After weeks of negotiations, Prime Minister Michel Barnier turned to a controversial legal loophole in the French constitution, article 49.3, which allows his government to pass through effective cuts to social security benefits without a vote in the National Assembly.
Barnier, the former EU Brexit negotiator, was installed in the Hôtel Matignon as PM by President Emmanuel Macron in September following a three-way split in the parliament after Macron’s disastrous decision to call for snap legislative elections in July following his party’s drubbing to Marine Le Pen’s Rassemblement National (RN) party in the EU elections in June.
The centrist establishment Les Républicains politician was pitched as a steady hand to steer the French state through the country’s deep political divide and the looming debt crisis, which threatens to see EU funding cut unless fiscal reforms are implemented. In total, Barnier has called for 60 billion euros ($63 billion) in tax hikes and spending cuts in his contentious budget.
Appearing before the National Assembly at the Palais Bourbon on Monday, Barnier said per Le Figaro that he had “reached the end of the dialogue” and therefore said that he would turn to deploying article 49.3 to push through a measure to delay inflation adjustments to social security payments to seniors, a move which his government has claimed would save the country around €4 billion, but which opponents argue puts undue cost on the elderly.
Immediately after Barnier’s statement, leader of the far-left La France Insoumise party — the main force within the leftist New Popular Front (NFP) political alliance, Mathilde Panot announced a measure to censure the government.
While the left has been attempting to overthrow the government for months, claiming that it was the winner of the election — despite the NFP receiving far fewer votes than the National Rally — this time they were joined by the Le Pen faction, nearly guaranteeing a no confidence measure will succeed.
National Rally President Jordan Bardella said: “There is no way out for a government that reconnects with the thread of Macronism, which refuses to take into account the social emergency at the end of the month and which ignores the need to relaunch growth.
“The National Rally will vote for censure.”
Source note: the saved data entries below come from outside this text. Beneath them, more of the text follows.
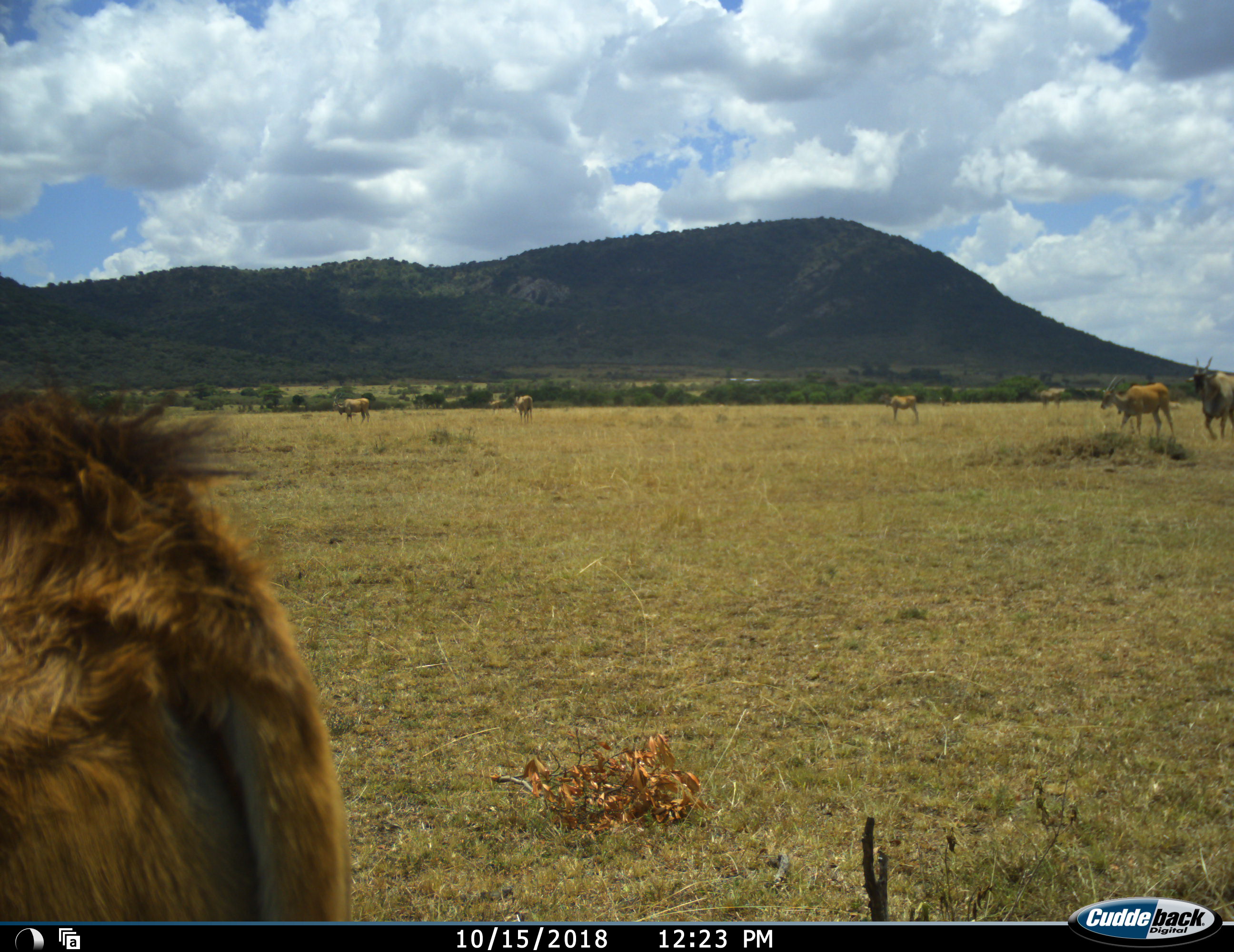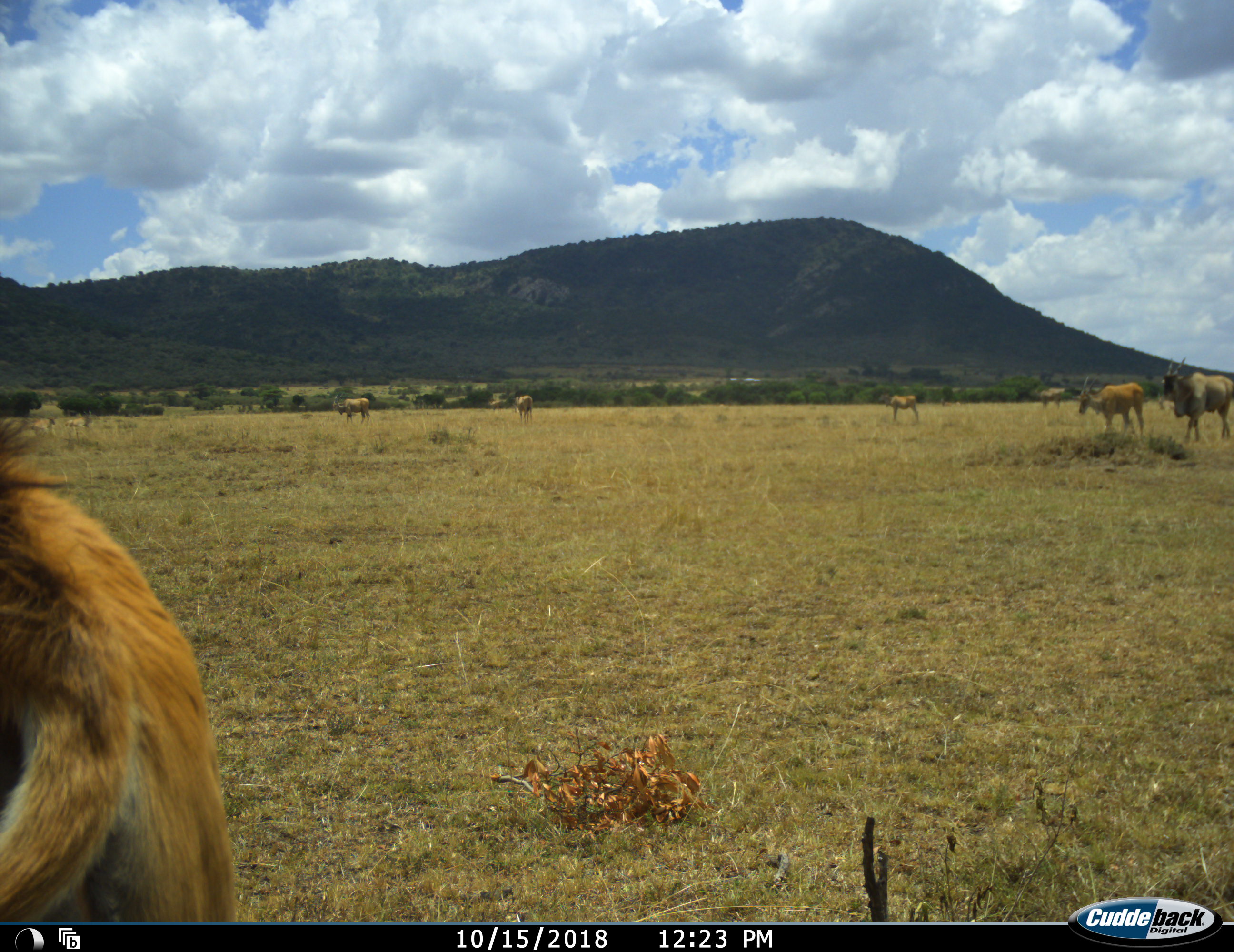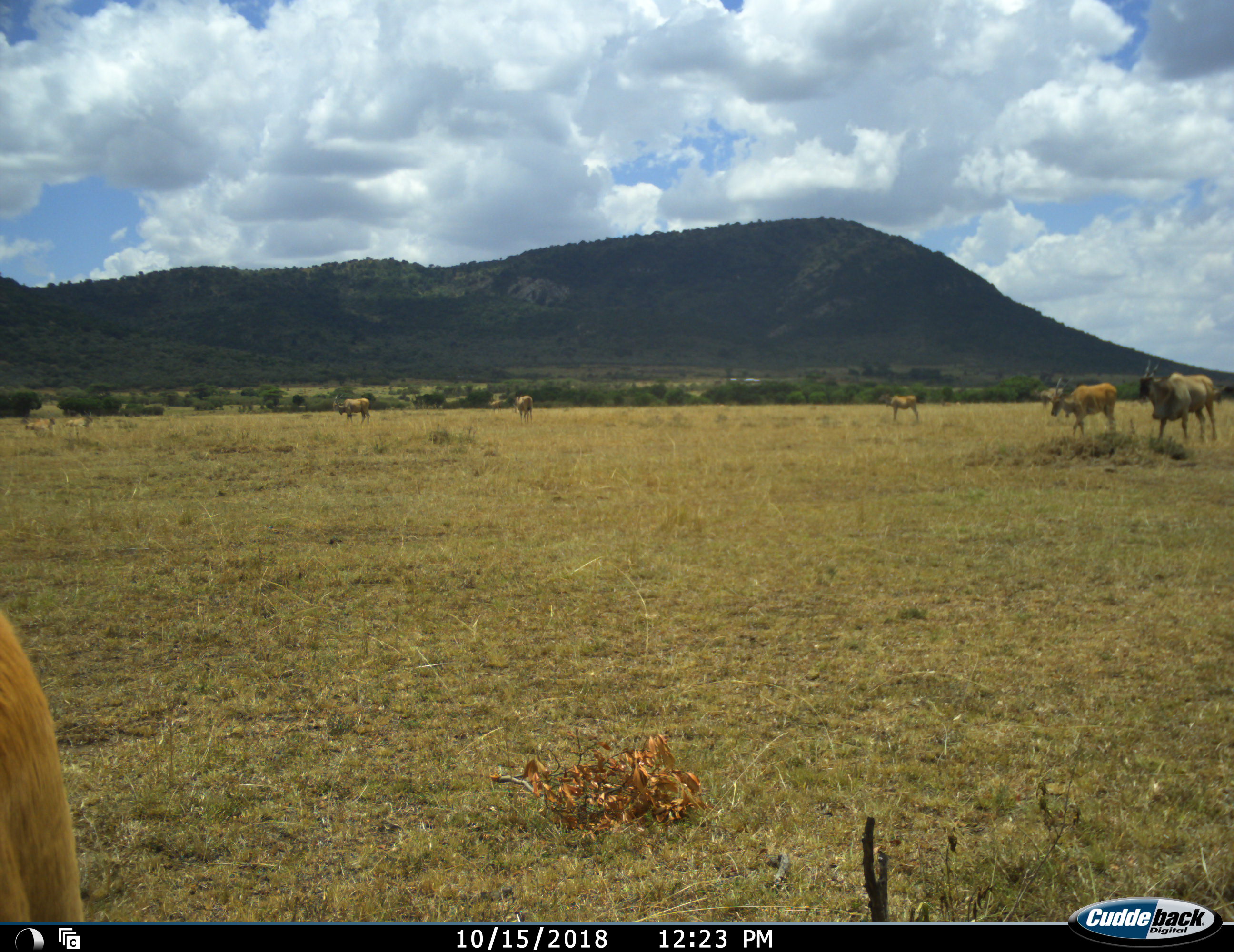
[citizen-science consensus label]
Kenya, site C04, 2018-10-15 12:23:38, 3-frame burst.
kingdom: Animalia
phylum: Chordata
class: Mammalia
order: Artiodactyla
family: Bovidae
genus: Tragelaphus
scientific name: Tragelaphus oryx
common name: eland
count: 8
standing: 50%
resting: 10%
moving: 90%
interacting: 0%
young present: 10%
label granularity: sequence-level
For her part, Marine Le Pen said that the government refused to take into account the will of the 11 million National Rally voters and that Barnier’s decision to cross RN’s “red lines”, her party would introduce a no confidence measure and would support any other motions to censure.
If successful, the vote of no confidence, which may come as early as Wednesday, would mark the first time in over 60 years that a prime minister was removed from office by such a method in France, after Charles de Gaulle’s then-Prime Minister Georges Pompidou was forced out in October of 1962.
The move threatens to throw the French political and financial systems into utter chaos. With French President Macron constitutionally prohibited from calling for fresh legislative elections until June of next year, the Élysée Palace will have limited options should Barnier’s government fall.
While Macron could theoretically decide to reinstate Barnier as prime minister again, the government would effectively be paralyzed in the National Assembly, barring fresh compromise with either the leftist New Popular Front or Le Pen’s National Rally.
Alternatively, Macron could seek to instal a technocratic government comprised of supposed “experts” and non-political government officials. While such a model has been deployed several times in Italy during its own debt crises, a technocratic government has never been trialed in France.
Meanwhile, the move to censure the government would also likely prevent the country from passing a budget for next year. Although emergency legislation could theoretically be passed for a 2025 budget, it would only allow for the government to roll over spending and tax bands from this year, meaning that addressing the debt crisis would be delayed yet again, potentially exposing France to a credit downgrade.